Guide

2026-06-19

OpenAI Evals API Reference 2026: Endpoints, Graders, Runs

A canonical OpenAI Evals API reference: creating evals, eval runs, data source configs, graders, sampling, reading results, and the oaieval CLI.

OpenAI Evals API Reference 2026

This page is a reference for the OpenAI Evals framework and the Evals API as of 2026. It documents the objects, endpoints, parameters, grader types, and command-line entry points used to define, run, and read evaluations of model and prompt behavior. It is organized for lookup rather than narrative reading: each section describes one object or operation, lists its parameters, and shows a minimal runnable example using the openai Python client.

The Evals API consists of two top-level resources: the eval, which is a reusable definition of a dataset schema plus one or more testing criteria (graders), and the eval run, which executes that definition against a data source and produces graded results. A third surface, the oaieval command-line tool bundled with the open-source openai/evals repository, provides a registry-based way to run evals without writing API calls.

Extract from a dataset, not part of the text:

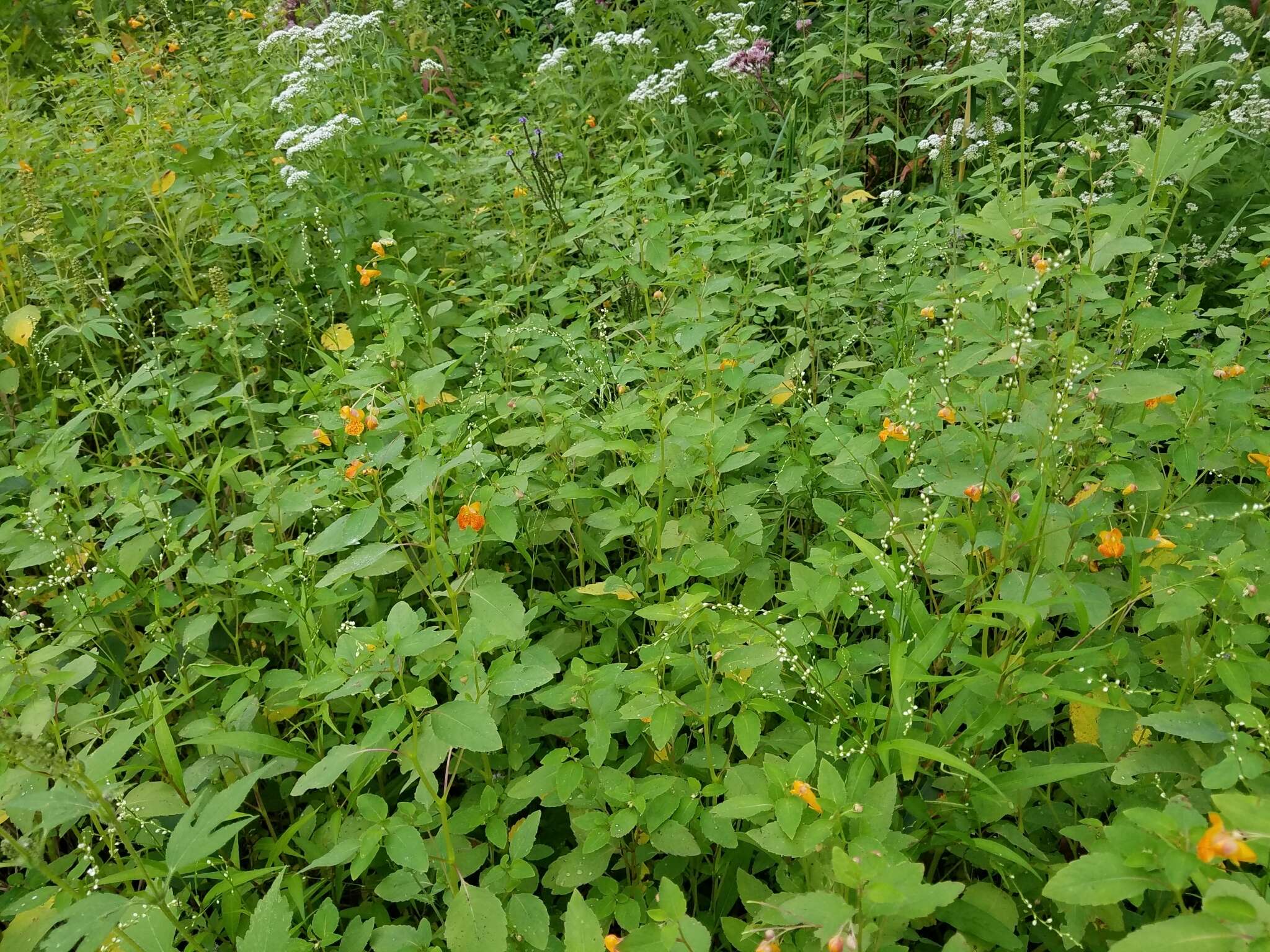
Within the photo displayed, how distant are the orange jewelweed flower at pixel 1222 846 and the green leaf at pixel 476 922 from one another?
89cm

All three are covered below.

For conceptual background and a tutorial-style walkthrough, see the OpenAI Evals complete guide. This page assumes you already understand what an eval is and focuses on the exact shape of the API. Readers comparing frameworks may also reference our Ragas RAG evaluation metrics guide and the DeepEval vs Ragas comparison.

Authentication and Client Setup

All API calls require an API key supplied through the OPENAI_API_KEY environment variable or passed explicitly to the client constructor. The Evals API is accessed through the client.evals namespace of the official Python SDK.

import os
from openai import OpenAI

client = OpenAI(api_key=os.environ["OPENAI_API_KEY"])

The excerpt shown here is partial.